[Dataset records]

● ● ●

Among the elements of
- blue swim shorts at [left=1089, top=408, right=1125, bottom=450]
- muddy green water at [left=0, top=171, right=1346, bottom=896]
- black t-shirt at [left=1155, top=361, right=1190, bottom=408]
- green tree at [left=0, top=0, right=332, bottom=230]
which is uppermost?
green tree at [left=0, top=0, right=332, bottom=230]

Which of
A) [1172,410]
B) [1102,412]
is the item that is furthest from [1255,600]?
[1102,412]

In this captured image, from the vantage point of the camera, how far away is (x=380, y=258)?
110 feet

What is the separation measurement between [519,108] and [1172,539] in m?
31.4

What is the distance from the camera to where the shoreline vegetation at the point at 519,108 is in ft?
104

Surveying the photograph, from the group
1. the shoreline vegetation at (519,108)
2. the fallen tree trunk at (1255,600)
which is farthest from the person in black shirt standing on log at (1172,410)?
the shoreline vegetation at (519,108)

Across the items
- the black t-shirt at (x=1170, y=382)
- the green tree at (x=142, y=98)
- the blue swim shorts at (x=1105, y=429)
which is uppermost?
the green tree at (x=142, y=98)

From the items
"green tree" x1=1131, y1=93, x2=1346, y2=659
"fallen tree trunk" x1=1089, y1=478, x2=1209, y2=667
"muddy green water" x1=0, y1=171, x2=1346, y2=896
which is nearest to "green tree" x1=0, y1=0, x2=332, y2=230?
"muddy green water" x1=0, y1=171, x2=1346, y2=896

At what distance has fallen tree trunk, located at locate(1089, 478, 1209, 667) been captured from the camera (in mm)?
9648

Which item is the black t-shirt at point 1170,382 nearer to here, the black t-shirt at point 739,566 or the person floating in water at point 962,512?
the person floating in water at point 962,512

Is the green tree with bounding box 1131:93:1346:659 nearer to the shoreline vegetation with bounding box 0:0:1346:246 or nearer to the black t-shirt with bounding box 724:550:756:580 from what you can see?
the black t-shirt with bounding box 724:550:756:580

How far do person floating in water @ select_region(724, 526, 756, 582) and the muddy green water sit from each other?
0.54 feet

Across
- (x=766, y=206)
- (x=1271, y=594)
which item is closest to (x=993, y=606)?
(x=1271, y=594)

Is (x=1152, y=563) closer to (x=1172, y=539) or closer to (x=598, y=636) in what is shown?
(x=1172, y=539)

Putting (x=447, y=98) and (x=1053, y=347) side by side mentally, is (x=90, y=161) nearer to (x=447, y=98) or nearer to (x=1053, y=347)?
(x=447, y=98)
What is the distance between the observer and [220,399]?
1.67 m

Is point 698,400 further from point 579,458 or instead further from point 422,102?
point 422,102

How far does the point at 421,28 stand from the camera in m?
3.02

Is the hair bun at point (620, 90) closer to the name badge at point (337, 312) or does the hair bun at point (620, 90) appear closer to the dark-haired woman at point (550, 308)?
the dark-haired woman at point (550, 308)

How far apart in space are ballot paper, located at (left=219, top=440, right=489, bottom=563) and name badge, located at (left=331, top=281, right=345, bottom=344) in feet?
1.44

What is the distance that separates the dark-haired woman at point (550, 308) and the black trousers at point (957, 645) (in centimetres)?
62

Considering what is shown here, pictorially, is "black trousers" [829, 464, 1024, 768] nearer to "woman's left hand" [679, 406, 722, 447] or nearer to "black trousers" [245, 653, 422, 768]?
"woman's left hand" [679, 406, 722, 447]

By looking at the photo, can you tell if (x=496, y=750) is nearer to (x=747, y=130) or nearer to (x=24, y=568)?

● ● ●

Exercise details
Arrange every line of the records above as a numbered list, leaving out the blank lines.

Response to the exercise
1. Among the elements of
2. - blue swim shorts at [left=1089, top=408, right=1125, bottom=450]
3. - muddy green water at [left=0, top=171, right=1346, bottom=896]
4. - black t-shirt at [left=1155, top=361, right=1190, bottom=408]
5. - green tree at [left=0, top=0, right=332, bottom=230]
6. which is uppermost?
7. green tree at [left=0, top=0, right=332, bottom=230]
8. Which of
9. A) [1172,410]
10. B) [1102,412]
11. is the item that is furthest from [1255,600]?
12. [1102,412]
13. In this captured image, from the vantage point of the camera, how far away is (x=380, y=258)?
14. 110 feet
15. What is the separation measurement between [519,108] and [1172,539] in m?
16. 31.4
17. What is the distance from the camera to where the shoreline vegetation at the point at 519,108 is in ft?
18. 104
19. Surveying the photograph, from the group
20. 1. the shoreline vegetation at (519,108)
21. 2. the fallen tree trunk at (1255,600)
22. which is farthest from the person in black shirt standing on log at (1172,410)?
23. the shoreline vegetation at (519,108)
24. Across the items
25. - the black t-shirt at (x=1170, y=382)
26. - the green tree at (x=142, y=98)
27. - the blue swim shorts at (x=1105, y=429)
28. which is uppermost?
29. the green tree at (x=142, y=98)
30. From the items
31. "green tree" x1=1131, y1=93, x2=1346, y2=659
32. "fallen tree trunk" x1=1089, y1=478, x2=1209, y2=667
33. "muddy green water" x1=0, y1=171, x2=1346, y2=896
34. which is nearest to "green tree" x1=0, y1=0, x2=332, y2=230?
35. "muddy green water" x1=0, y1=171, x2=1346, y2=896
36. At what distance has fallen tree trunk, located at locate(1089, 478, 1209, 667) been captured from the camera (in mm)?
37. 9648
38. Which item is the black t-shirt at point 1170,382 nearer to here, the black t-shirt at point 739,566 or the person floating in water at point 962,512?
39. the person floating in water at point 962,512
40. Is the green tree with bounding box 1131:93:1346:659 nearer to the shoreline vegetation with bounding box 0:0:1346:246 or nearer to the black t-shirt with bounding box 724:550:756:580 from what you can see?
41. the black t-shirt with bounding box 724:550:756:580
42. How far do person floating in water @ select_region(724, 526, 756, 582) and the muddy green water sit from each other?
43. 0.54 feet
44. Across
45. - (x=766, y=206)
46. - (x=1271, y=594)
47. which item is closest to (x=993, y=606)?
48. (x=1271, y=594)
49. Is (x=1152, y=563) closer to (x=1172, y=539) or closer to (x=598, y=636) in what is shown?
50. (x=1172, y=539)
51. Putting (x=447, y=98) and (x=1053, y=347) side by side mentally, is (x=90, y=161) nearer to (x=447, y=98) or nearer to (x=1053, y=347)?
52. (x=447, y=98)
53. What is the distance between the observer and [220,399]?
54. 1.67 m
55. Is point 698,400 further from point 579,458 or instead further from point 422,102?
56. point 422,102
57. How far does the point at 421,28 stand from the camera in m?
58. 3.02
59. Is the hair bun at point (620, 90) closer to the name badge at point (337, 312) or does the hair bun at point (620, 90) appear closer to the dark-haired woman at point (550, 308)?
60. the dark-haired woman at point (550, 308)
61. How far apart in space are ballot paper, located at (left=219, top=440, right=489, bottom=563) and name badge, located at (left=331, top=281, right=345, bottom=344) in feet?
62. 1.44
63. What is the distance that separates the dark-haired woman at point (550, 308) and the black trousers at point (957, 645) (in centimetres)?
64. 62
65. Considering what is shown here, pictorially, is "black trousers" [829, 464, 1024, 768] nearer to "woman's left hand" [679, 406, 722, 447] or nearer to "black trousers" [245, 653, 422, 768]?
66. "woman's left hand" [679, 406, 722, 447]
67. By looking at the photo, can you tell if (x=496, y=750) is nearer to (x=747, y=130) or nearer to (x=24, y=568)?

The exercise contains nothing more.